Copy the listing below in full and skip every picture.
======
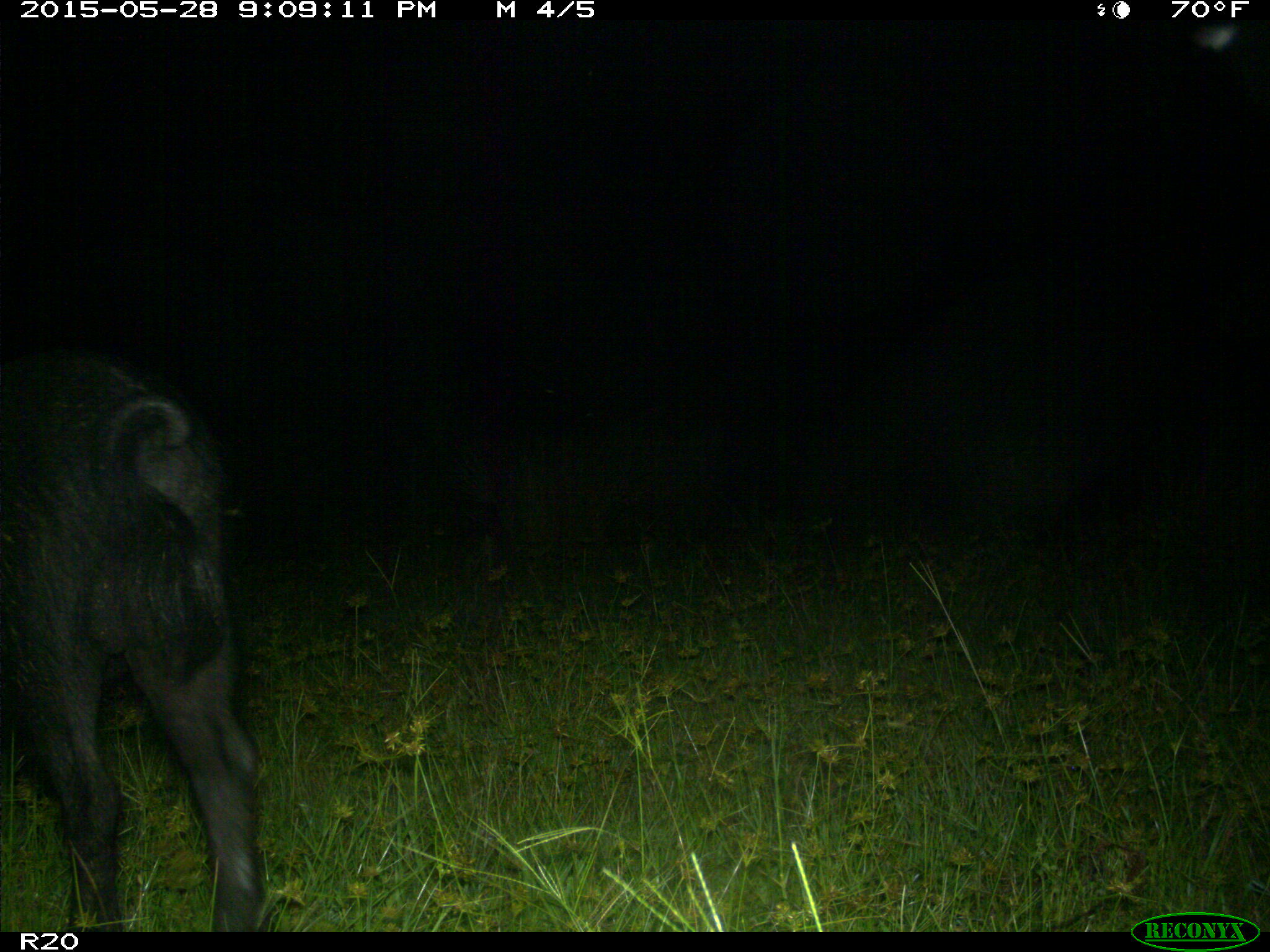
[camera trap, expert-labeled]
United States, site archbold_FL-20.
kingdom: Animalia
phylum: Chordata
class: Mammalia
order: Artiodactyla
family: Suidae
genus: Sus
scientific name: Sus scrofa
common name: wild boar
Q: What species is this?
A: Sus scrofa (wild boar).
======
__OUTPUT__:
[camera trap, expert-labeled]
United States, site archbold_FL-20.
kingdom: Animalia
phylum: Chordata
class: Mammalia
order: Artiodactyla
family: Suidae
genus: Sus
scientific name: Sus scrofa
common name: wild boar
Q: What species is this?
A: Sus scrofa (wild boar).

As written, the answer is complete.